Charli XCX continues her run as one of pop’s most self-aware shape-shifters, and her next move arrives with an unexpected literary and cinematic anchor. Her upcoming album, Wuthering Heights, releases February 13, 2026, and serves as both a standalone project and a companion piece to Emerald Fennell’s film adaptation of the same name. In a moment where most artists would still be riding the cultural momentum of Brat, Charli steps into a darker, more textured space, one informed by raw emotion, cinematic atmosphere, and a renewed desire to push her own edges.
MUSIC
The project began during a period of flatness Charli openly described after wrapping Brat. The intensity of that cycle left her in a creative lull until Fennell invited her to contribute a single track for the film. Instead of approaching it as a one-off soundtrack job, she proposed a full 12-track album. The decision set a new tone: this would be a body of work shaped by a narrative world rather than trend cycles, guided by a persona she defined as “raw, wild, sexual, gothic, British.” It’s a register Charli rarely occupies so directly, yet it fits with the long arc of her experimental impulses.

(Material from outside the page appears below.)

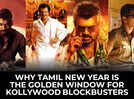 Why Tamil New Year is the golden window for Kollywood blockbusters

Production for Wuthering Heights unfolded throughout her touring schedule in 2025, with Charli and longtime collaborator Finn Keane (formerly Easyfun) renting studios in various cities to keep the momentum alive. The sessions brought a sense of urgency and movement, contrasting with the more insular process behind Brat. Producer Justin Raisen also contributed, adding another layer to the album’s moodier palette. Throughout early interviews, Charli referenced a quote from John Cale, “elegant and brutal,” as a creative compass. That framing proved literal when Cale appeared as a collaborator, joining her on the early single “House,” which set the tone for the era.

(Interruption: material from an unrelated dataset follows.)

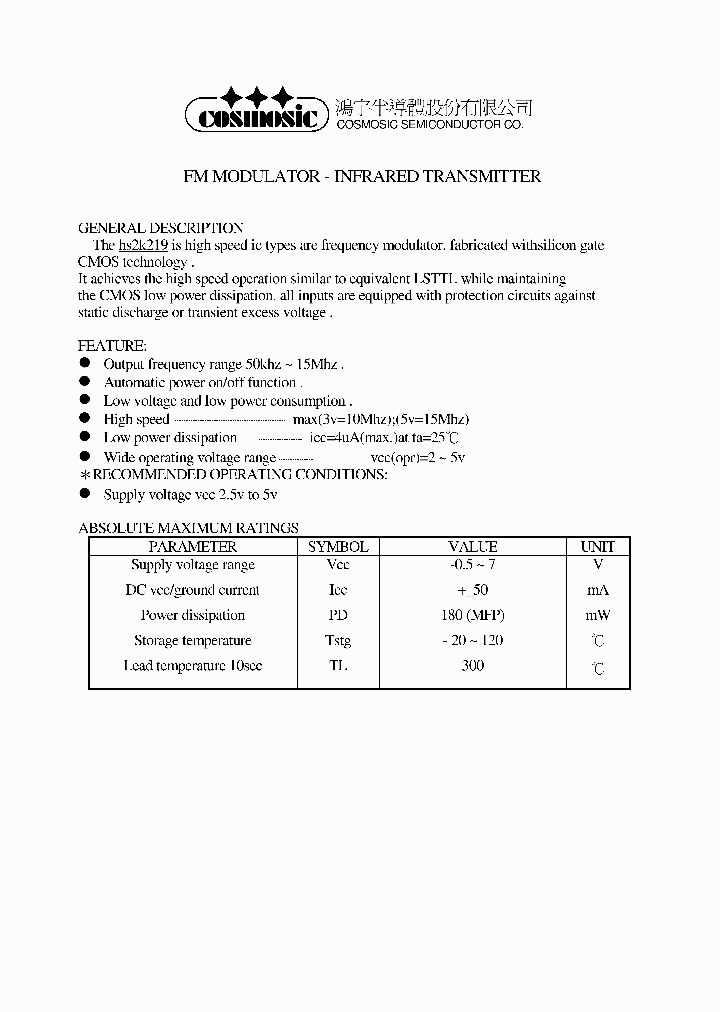 HS2K219_279907.PDF Datasheet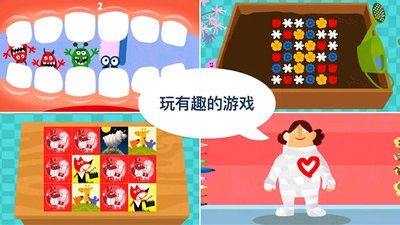 小小医生游戏app手机版官方下载图3:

Musically, the album pulls away from the glossy surfaces of hyperpop and club-focused production that defined much of Charli’s last decade. Instead, it leans into grain, atmosphere, and a sense of emotional turbulence borrowed from the film’s narrative. The newly released single “Chains of Love” offers the first real glimpse of this shift: sharp, minimal production wrapped in a restless emotional core. It’s a track that hints at a larger world, less concerned with immediacy, more with mood and tension.
The album arrives with two confirmed formats, including a collector’s edition vinyl already available for preorder, and a 12-track structure that signals a tight, narrative-aligned experience rather than an oversized streaming release. Alongside “House” and “Chains of Love,” more singles are expected leading up to February, with fans following the rollout closely for clues about the album’s emotional map.
What makes Wuthering Heights particularly compelling is its position between mediums. Charli isn’t just writing for a film, she’s building adjacent to it, using Fennell’s adaptation as a creative pressure point rather than a boundary. As the film prepares for release the same day as the album, the two works will inevitably echo each other, but Wuthering Heights stands as Charli’s own interpretation, shaped through her lens rather than a strict narrative retelling.
As she closes the chapter on the Brat era and steps into a more cinematic, gothic register, Charli enters 2026 with a rare combination of momentum and creative reinvention. Wuthering Heights reads like a hinge point, a project where she lets the narrative lead, invites experimentation, and pushes her pop instincts into sharper, more textured territory. With the film and album arriving simultaneously, this marks the beginning of a new Charli era, one that promises intensity, atmosphere, and a different kind of emotional clarity.